• [Text to read]:
The Norfolk Elk Horns or the shortened "Elks" was a primary moniker of the minor league baseball teams based in Norfolk, Nebraska between 1914 and 1941. The Norfolk minor league teams played as members of the Class D level Nebraska State League1914–1915, 1922–1923), Tri-State League (1924), Nebraska State League (1928–1938) and Western League (1939–1941). The Norfolk minor league teams hosted home games at Athletic Park.

The Norfolk Elks were a St. Louis Cardinals minor league affiliate in 1936. Norfolk played as an affiliate of the New York Yankees from 1937 to 1941 and adopted the Norfolk "Yankees" moniker in 1940.

History

Nebraska State League / Tri- State League 1914 to 1924
Minor league baseball began in Norfolk, Nebraska in 1914. The Norfolk Drummers became members of the eight–team Class D level Nebraska State League, replacing the Fremont Pathfinders franchise in league play.

• [Problem to work on]:
According to the passage on Norfolk minor league baseball, during which years did Norfolk play as an affiliate of the New York Yankees? Rely solely on the passage on Norfolk minor league baseball.

• [Data]:
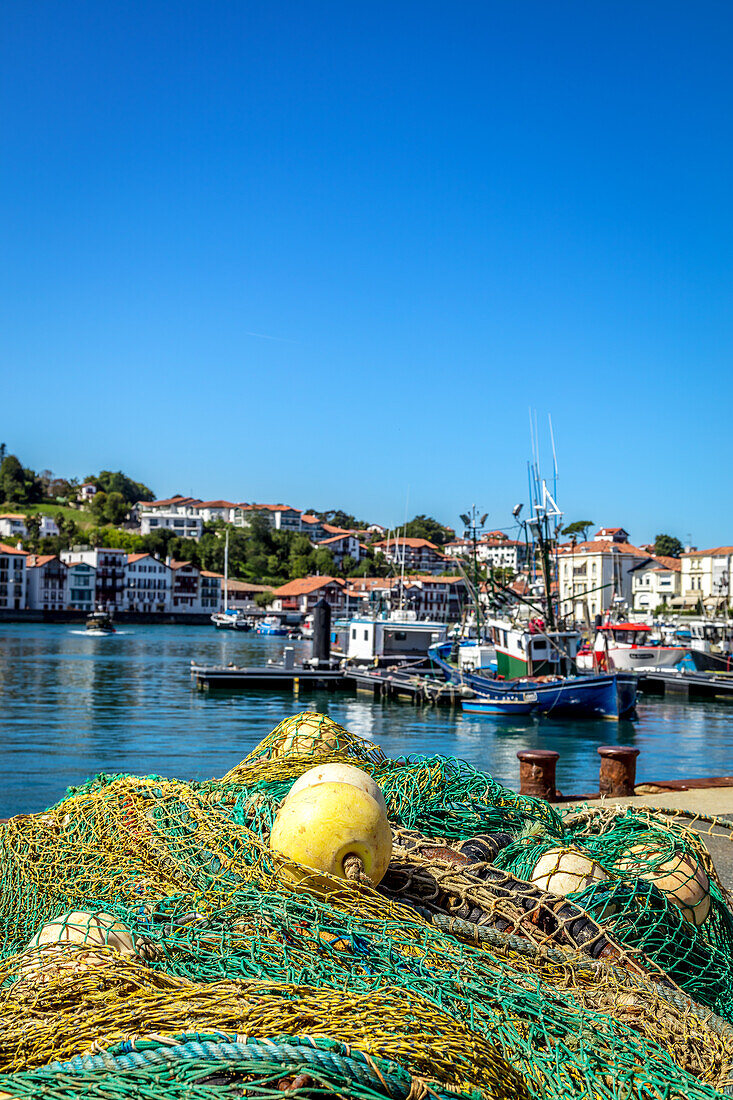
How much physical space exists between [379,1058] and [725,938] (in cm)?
295

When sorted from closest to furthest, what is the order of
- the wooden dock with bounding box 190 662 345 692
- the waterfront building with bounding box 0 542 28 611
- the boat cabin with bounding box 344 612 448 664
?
the wooden dock with bounding box 190 662 345 692, the boat cabin with bounding box 344 612 448 664, the waterfront building with bounding box 0 542 28 611

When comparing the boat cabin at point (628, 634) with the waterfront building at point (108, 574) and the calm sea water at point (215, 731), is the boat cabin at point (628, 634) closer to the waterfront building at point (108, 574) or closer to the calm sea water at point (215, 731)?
the calm sea water at point (215, 731)

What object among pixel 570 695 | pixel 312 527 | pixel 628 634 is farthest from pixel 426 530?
pixel 570 695

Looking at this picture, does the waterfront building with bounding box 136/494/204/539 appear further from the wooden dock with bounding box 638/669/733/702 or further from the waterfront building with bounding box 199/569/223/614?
the wooden dock with bounding box 638/669/733/702

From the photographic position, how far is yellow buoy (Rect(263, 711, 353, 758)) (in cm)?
567

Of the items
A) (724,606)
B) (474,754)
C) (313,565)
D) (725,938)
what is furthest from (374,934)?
(313,565)

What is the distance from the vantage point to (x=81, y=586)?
114 metres

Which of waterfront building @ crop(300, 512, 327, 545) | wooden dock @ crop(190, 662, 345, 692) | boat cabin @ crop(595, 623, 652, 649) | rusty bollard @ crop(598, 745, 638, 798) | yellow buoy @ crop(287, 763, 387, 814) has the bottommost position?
wooden dock @ crop(190, 662, 345, 692)

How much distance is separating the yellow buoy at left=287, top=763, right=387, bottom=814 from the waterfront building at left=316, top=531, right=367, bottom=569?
140 m

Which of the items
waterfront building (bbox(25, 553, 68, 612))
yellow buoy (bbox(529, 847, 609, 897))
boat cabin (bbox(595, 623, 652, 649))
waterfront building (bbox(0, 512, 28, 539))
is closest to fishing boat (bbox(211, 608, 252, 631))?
waterfront building (bbox(25, 553, 68, 612))

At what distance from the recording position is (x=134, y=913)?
3424 mm

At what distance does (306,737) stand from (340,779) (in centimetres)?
147

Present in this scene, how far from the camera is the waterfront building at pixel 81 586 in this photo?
113m

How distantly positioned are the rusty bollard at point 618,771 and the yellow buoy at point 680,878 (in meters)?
4.65
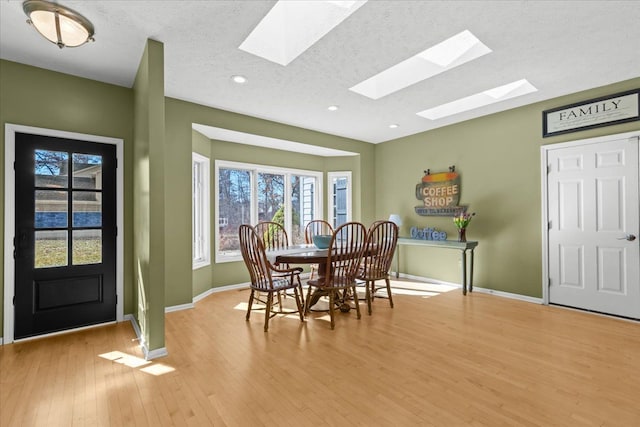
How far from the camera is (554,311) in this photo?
378cm

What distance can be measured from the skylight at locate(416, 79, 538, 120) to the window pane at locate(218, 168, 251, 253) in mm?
3117

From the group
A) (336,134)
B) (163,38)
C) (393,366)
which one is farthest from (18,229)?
(336,134)

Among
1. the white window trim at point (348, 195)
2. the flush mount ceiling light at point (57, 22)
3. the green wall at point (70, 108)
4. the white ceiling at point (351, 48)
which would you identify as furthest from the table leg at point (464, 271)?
the flush mount ceiling light at point (57, 22)

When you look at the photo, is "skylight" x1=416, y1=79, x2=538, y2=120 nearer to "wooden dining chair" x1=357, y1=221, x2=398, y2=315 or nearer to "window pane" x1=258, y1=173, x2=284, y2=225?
"wooden dining chair" x1=357, y1=221, x2=398, y2=315

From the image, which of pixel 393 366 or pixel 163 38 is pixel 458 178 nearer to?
pixel 393 366

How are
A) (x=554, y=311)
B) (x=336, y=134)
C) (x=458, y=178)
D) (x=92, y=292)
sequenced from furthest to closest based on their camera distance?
(x=336, y=134)
(x=458, y=178)
(x=554, y=311)
(x=92, y=292)

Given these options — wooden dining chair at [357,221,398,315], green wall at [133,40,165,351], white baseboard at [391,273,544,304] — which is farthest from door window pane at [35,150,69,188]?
white baseboard at [391,273,544,304]

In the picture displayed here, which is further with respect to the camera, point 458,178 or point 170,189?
point 458,178

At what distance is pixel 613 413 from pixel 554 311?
7.33 ft

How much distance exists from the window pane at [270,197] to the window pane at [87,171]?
255cm

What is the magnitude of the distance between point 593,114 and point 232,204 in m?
5.13

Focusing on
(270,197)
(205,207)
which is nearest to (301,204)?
(270,197)

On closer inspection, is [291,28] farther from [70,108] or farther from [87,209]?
[87,209]

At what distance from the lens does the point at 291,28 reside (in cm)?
289
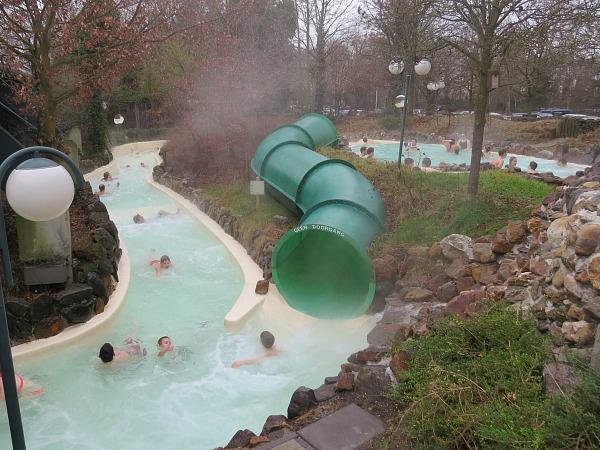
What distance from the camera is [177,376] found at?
6039mm

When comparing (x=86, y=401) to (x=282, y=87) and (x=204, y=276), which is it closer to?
(x=204, y=276)

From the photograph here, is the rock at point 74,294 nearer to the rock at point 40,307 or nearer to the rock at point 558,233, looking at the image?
the rock at point 40,307

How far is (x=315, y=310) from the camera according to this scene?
720cm

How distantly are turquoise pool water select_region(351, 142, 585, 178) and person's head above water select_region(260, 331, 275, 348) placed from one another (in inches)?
314

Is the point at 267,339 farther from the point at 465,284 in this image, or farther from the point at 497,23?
the point at 497,23

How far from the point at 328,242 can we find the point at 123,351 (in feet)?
11.7

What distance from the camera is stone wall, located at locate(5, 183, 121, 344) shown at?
6.31 meters

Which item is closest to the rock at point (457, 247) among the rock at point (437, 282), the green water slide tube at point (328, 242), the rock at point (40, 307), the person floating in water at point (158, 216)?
the rock at point (437, 282)

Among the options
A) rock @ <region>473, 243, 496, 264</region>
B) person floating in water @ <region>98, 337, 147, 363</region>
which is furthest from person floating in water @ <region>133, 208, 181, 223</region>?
rock @ <region>473, 243, 496, 264</region>

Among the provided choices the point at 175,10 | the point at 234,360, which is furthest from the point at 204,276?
the point at 175,10

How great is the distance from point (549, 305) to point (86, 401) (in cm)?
484

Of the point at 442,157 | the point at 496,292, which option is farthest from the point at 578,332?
the point at 442,157

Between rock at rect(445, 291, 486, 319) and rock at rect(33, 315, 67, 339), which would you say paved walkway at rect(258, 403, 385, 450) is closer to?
rock at rect(445, 291, 486, 319)

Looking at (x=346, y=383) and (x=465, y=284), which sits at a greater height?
(x=465, y=284)
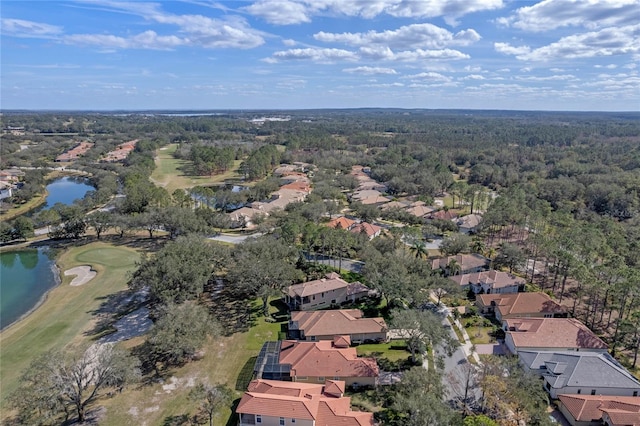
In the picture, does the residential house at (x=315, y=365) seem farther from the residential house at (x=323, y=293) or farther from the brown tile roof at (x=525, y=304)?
the brown tile roof at (x=525, y=304)

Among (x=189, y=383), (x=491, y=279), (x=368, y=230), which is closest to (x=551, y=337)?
(x=491, y=279)

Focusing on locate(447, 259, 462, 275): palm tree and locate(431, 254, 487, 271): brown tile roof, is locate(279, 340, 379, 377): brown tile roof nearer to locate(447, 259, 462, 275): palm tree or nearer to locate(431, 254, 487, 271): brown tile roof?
locate(447, 259, 462, 275): palm tree

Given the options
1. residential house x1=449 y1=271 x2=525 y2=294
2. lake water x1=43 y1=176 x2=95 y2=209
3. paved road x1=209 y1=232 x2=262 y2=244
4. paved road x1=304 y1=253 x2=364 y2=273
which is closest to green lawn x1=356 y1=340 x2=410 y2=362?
residential house x1=449 y1=271 x2=525 y2=294

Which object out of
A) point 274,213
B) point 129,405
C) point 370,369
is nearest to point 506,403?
point 370,369

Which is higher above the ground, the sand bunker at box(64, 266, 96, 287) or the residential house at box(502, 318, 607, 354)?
the residential house at box(502, 318, 607, 354)

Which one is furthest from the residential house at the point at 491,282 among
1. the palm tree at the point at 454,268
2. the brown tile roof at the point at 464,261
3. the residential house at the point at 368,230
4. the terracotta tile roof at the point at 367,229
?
the terracotta tile roof at the point at 367,229
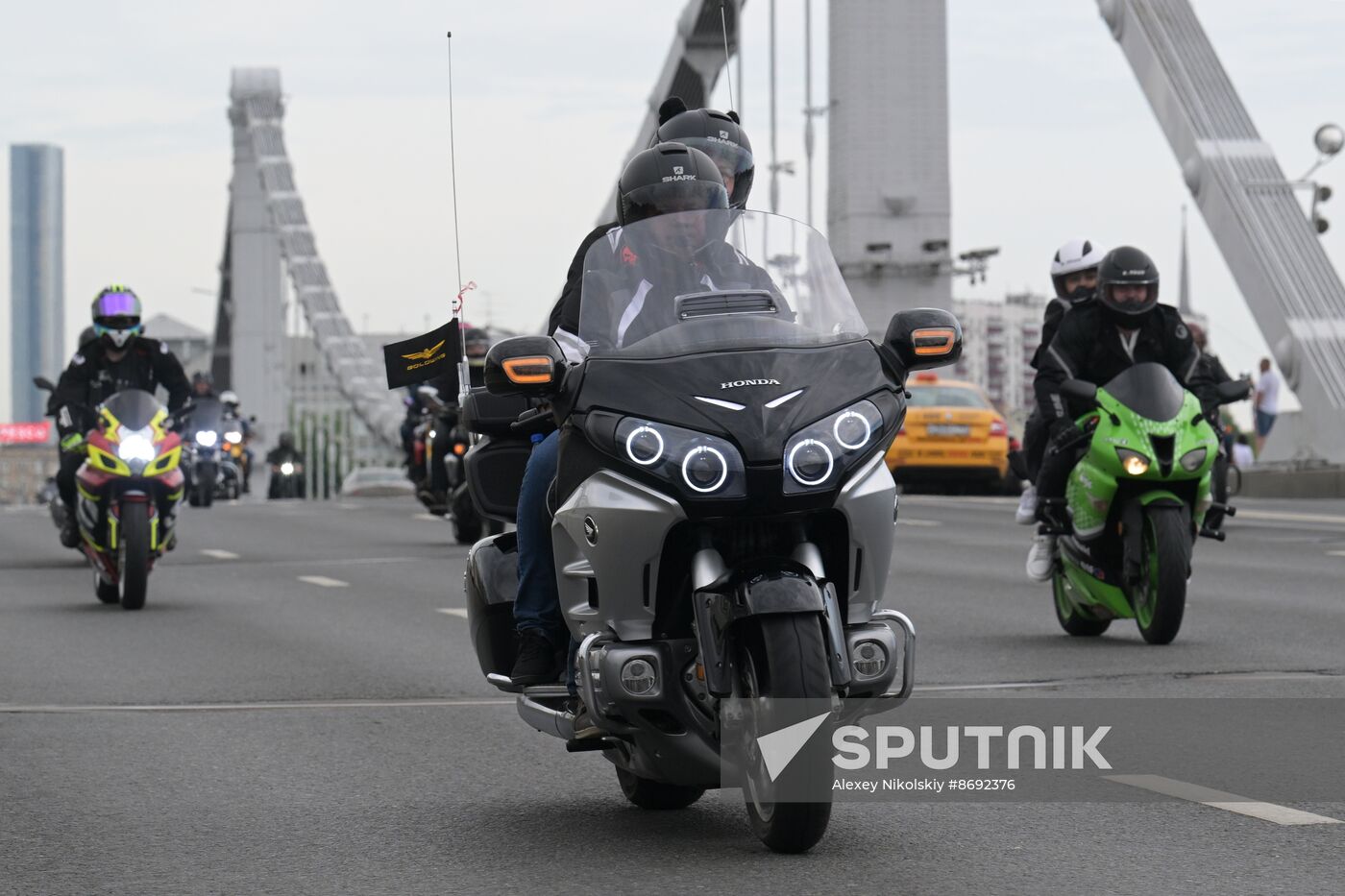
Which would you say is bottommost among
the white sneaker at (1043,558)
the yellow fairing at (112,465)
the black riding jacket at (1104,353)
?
the white sneaker at (1043,558)

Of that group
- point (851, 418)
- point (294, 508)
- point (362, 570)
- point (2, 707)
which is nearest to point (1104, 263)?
point (2, 707)

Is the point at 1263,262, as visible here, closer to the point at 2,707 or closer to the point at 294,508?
the point at 294,508

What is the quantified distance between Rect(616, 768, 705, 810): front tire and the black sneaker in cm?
35

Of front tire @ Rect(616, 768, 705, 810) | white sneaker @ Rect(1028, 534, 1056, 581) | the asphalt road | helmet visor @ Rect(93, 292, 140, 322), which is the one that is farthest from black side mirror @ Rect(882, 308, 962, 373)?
helmet visor @ Rect(93, 292, 140, 322)

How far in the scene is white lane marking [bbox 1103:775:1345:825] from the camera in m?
5.77

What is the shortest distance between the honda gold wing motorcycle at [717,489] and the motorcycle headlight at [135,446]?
855 cm

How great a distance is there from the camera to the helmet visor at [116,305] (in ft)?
48.3

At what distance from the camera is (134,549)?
1384 centimetres

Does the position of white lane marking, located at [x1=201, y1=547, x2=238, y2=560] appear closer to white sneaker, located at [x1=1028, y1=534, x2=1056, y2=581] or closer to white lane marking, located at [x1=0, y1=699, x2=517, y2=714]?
white sneaker, located at [x1=1028, y1=534, x2=1056, y2=581]

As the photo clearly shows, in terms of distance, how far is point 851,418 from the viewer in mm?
5391

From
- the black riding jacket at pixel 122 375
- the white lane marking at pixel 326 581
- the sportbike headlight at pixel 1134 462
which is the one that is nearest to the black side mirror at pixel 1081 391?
the sportbike headlight at pixel 1134 462

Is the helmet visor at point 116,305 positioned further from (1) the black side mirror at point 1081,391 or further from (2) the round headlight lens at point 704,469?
(2) the round headlight lens at point 704,469

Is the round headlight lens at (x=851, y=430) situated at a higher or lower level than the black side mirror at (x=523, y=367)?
lower

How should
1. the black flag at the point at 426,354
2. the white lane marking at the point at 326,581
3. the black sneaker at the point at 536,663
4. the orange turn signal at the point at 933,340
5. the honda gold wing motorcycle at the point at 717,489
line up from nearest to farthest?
1. the honda gold wing motorcycle at the point at 717,489
2. the orange turn signal at the point at 933,340
3. the black sneaker at the point at 536,663
4. the black flag at the point at 426,354
5. the white lane marking at the point at 326,581
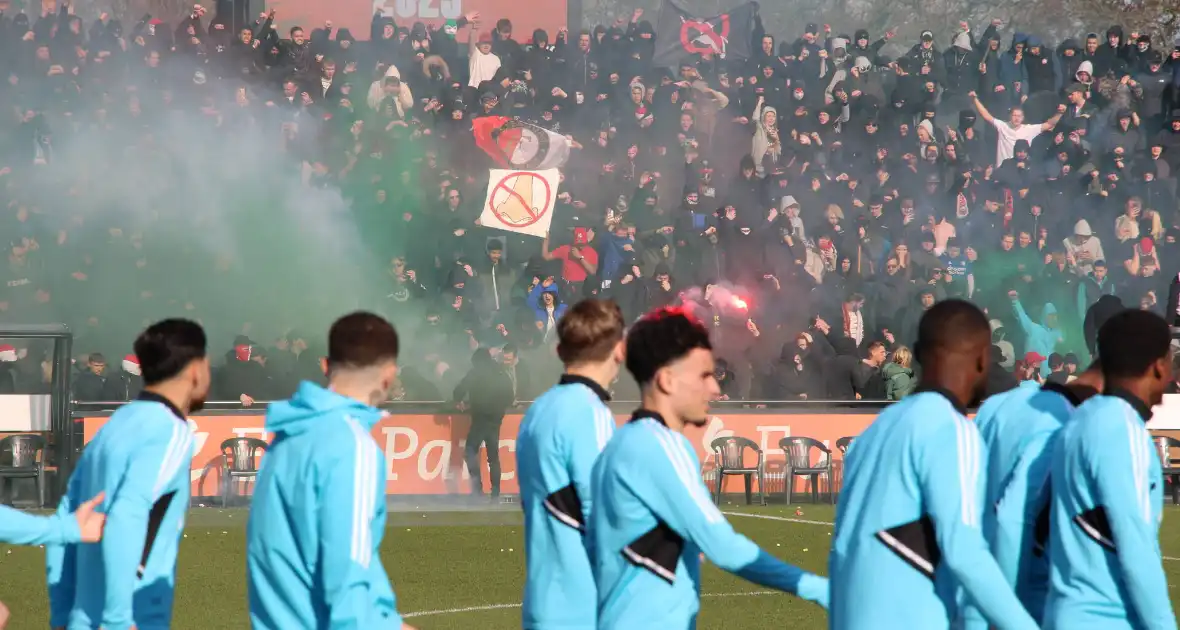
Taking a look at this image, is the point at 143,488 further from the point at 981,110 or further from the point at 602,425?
the point at 981,110

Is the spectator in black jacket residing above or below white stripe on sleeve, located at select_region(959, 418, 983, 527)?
below

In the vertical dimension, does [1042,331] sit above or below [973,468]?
above

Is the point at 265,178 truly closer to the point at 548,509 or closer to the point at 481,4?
the point at 481,4

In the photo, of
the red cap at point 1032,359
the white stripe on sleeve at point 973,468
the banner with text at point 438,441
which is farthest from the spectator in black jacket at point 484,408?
the white stripe on sleeve at point 973,468

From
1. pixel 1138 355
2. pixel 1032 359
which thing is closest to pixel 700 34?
pixel 1032 359

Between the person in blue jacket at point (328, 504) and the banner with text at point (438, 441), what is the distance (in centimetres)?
1302

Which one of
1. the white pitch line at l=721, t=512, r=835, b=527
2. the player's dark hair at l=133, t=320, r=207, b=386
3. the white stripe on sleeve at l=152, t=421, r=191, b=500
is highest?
the player's dark hair at l=133, t=320, r=207, b=386

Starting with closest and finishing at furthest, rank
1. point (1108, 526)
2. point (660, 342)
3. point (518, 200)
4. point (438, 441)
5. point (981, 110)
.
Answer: point (660, 342)
point (1108, 526)
point (438, 441)
point (518, 200)
point (981, 110)

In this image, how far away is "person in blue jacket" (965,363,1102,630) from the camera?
4.86 m

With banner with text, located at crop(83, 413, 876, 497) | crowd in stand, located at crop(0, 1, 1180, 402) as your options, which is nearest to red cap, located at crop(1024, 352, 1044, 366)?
crowd in stand, located at crop(0, 1, 1180, 402)

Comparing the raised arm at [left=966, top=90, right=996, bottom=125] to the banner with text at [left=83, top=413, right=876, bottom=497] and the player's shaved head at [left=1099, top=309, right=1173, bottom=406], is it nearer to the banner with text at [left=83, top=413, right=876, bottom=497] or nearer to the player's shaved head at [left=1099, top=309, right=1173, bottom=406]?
the banner with text at [left=83, top=413, right=876, bottom=497]

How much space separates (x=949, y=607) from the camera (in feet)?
13.0

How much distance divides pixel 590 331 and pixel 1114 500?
170 cm

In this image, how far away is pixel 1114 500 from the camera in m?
4.25
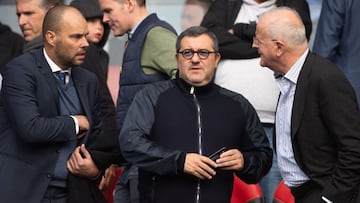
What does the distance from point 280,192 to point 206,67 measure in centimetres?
108

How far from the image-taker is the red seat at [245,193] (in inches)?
255

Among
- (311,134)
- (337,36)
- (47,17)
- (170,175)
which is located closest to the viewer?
(311,134)

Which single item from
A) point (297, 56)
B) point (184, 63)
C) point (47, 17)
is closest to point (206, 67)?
point (184, 63)

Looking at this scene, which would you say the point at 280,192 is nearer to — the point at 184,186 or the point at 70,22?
the point at 184,186

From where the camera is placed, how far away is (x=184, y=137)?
5785 millimetres

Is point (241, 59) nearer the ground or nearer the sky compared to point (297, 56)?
nearer the ground

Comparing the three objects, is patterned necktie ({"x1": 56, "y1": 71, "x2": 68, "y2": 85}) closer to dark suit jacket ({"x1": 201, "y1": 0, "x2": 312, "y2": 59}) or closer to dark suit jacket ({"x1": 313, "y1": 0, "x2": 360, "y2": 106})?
dark suit jacket ({"x1": 201, "y1": 0, "x2": 312, "y2": 59})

• [Response for this exercise]:
From 1937 to 1941.